DATA FOR THIS EXERCISE:
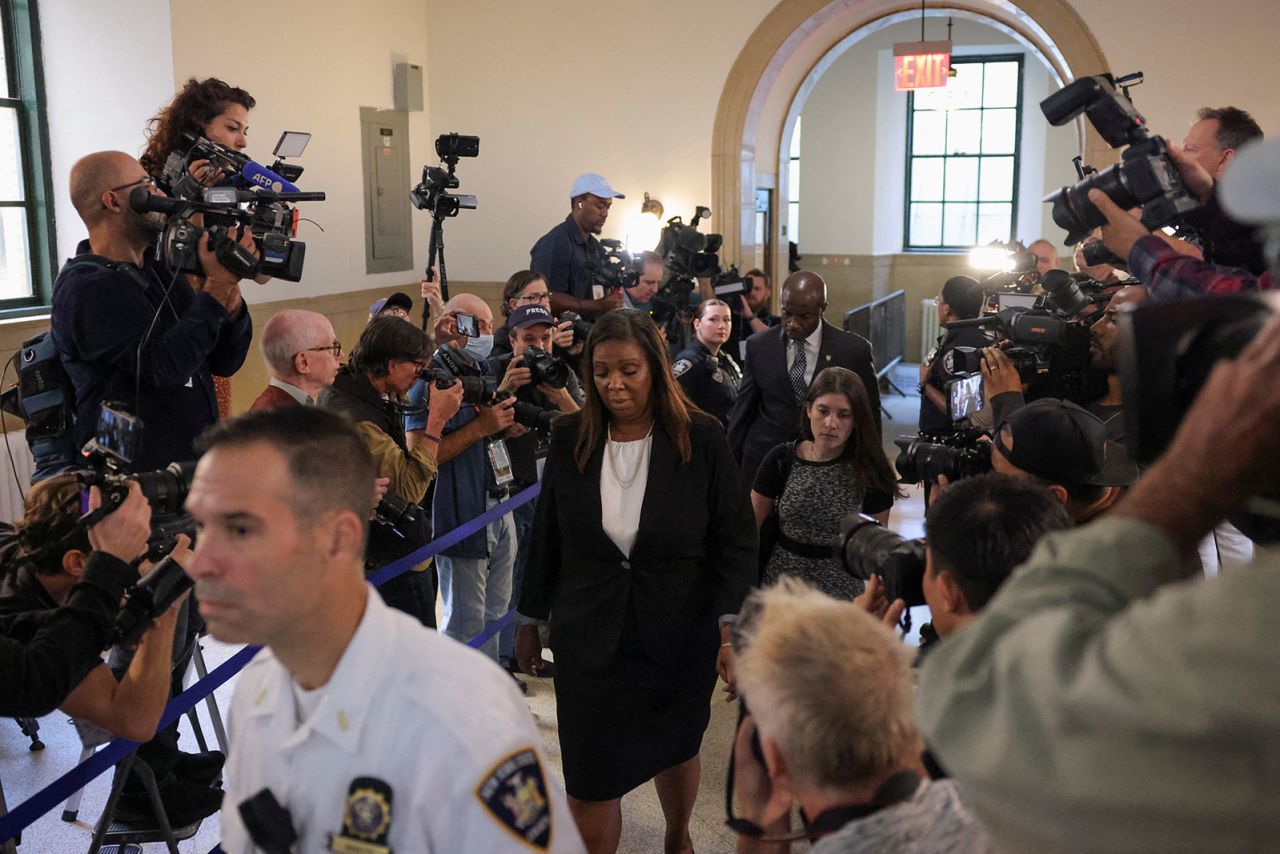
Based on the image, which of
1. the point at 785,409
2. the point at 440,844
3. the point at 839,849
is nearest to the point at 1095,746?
the point at 839,849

TASK DETAILS: Rewrite the rows above with "nearest" swapped for "closest" and everything else kept the same, leaving out the pictures.

THE RESPONSE:
Based on the image, which of
1. the point at 785,409
2. the point at 440,844
3. the point at 839,849
is closest to the point at 1095,746?
the point at 839,849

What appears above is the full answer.